= Marguerite Rouvière =

French physicist

Marguerite Marie Charlotte Rouvière (27 June 1889 – 30 January 1966) was a French physicist, teacher and translator, a pioneer for women in French science as student, teacher and union member.

==Biography==
She was born in Pertuis, Vaucluse, in the Provence-Alpes-Côte d'Azur region and was known as "Magali" to her family. She was the eldest of three daughters of Lucie Marie Joséphine Maurizot and Émile Rouvière, an army administrator with the rank of artillery lieutenant, a former student of one of the Grandes écoles, the École Polytechnique known as l'X, and a knight of the Legion of Honour.

In 1908, she achieved her :fr:Certificat d'études supérieures préparatoires (English: Graduate preparatory certificate) in physics, chemistry and natural sciences with good honours. In 1910, she became the first woman to be accepted at another of the Grandes écoles, the highly selective and prestigious École Normale Supérieure of Rue d'Ulm Street (ENS) after her case was discussed and her enrolment confirmed by the :fr:Conseil supérieur de l'Instruction publique. On her behalf, her egalitarian father had asked the director of the ENS - the celebrated historian Ernest Lavisse - to allow her entry. It was agreed, the administration having discussed prior successes of two other young women in mathematics and natural sciences, Liouba Bortniker and Marie Robert respectively (Rouvière's sister, Jeanne, enrolled two years later). In 1913, she followed this by becoming the first female winner of the :fr:Agrégation de sciences physiques, a competition for the recruitment of teachers for schools and universities: successful students of the school are regarded as civil servants. She undertook a doctoral scholarship for two years, unencumbered by the wartime obligations of the male students.

________________________

OBJECTIVE 1: Translate this sentence from the piece on Marguerite Rouvière into Spanish: "She undertook a doctoral scholarship for two years, unencumbered by the wartime obligations of the male students."
OBJECTIVE 2: From the piece on Marguerite Rouvière, return the passage starting with "Marguerite Marie Charlotte" and going on through "Legion of Honour.".

________________________

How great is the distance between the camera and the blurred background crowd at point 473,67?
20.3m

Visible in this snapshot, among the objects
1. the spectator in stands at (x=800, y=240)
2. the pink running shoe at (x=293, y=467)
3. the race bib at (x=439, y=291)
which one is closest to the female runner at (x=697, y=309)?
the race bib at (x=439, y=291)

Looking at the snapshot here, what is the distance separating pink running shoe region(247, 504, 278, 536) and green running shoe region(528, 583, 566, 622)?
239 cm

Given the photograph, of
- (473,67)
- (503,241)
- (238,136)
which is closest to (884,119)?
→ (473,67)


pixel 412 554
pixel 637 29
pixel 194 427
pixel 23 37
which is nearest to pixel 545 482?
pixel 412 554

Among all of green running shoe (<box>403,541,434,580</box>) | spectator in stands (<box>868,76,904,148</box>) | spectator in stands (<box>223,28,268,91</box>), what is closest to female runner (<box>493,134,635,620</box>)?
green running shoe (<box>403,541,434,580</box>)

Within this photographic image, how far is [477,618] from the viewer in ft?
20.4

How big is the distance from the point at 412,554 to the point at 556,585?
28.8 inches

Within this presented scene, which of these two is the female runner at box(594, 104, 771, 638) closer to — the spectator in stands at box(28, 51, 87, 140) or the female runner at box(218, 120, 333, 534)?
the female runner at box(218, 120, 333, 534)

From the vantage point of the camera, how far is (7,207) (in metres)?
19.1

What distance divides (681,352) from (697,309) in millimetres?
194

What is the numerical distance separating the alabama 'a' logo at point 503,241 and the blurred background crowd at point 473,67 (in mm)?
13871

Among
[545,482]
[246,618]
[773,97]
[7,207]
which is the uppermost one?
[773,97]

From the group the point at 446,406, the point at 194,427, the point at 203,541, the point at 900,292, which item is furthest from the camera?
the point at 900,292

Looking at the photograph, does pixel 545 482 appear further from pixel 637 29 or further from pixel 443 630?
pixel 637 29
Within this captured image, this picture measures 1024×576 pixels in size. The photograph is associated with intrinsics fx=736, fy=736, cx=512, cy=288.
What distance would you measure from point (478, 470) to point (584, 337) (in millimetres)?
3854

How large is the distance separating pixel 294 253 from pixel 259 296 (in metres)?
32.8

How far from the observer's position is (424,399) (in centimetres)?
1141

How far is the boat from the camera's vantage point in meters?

________________________

RIGHT ANSWER 1: Realizó una beca doctoral durante dos años, libre de las obligaciones de tiempo de guerra que tenían los estudiantes varones.

RIGHT ANSWER 2:
Marguerite Marie Charlotte Rouvière (27 June 1889 – 30 January 1966) was a French physicist, teacher and translator, a pioneer for women in French science as student, teacher and union member.

==Biography==
She was born in Pertuis, Vaucluse, in the Provence-Alpes-Côte d'Azur region and was known as "Magali" to her family. She was the eldest of three daughters of Lucie Marie Joséphine Maurizot and Émile Rouvière, an army administrator with the rank of artillery lieutenant, a former student of one of the Grandes écoles, the École Polytechnique known as l'X, and a knight of the Legion of Honour.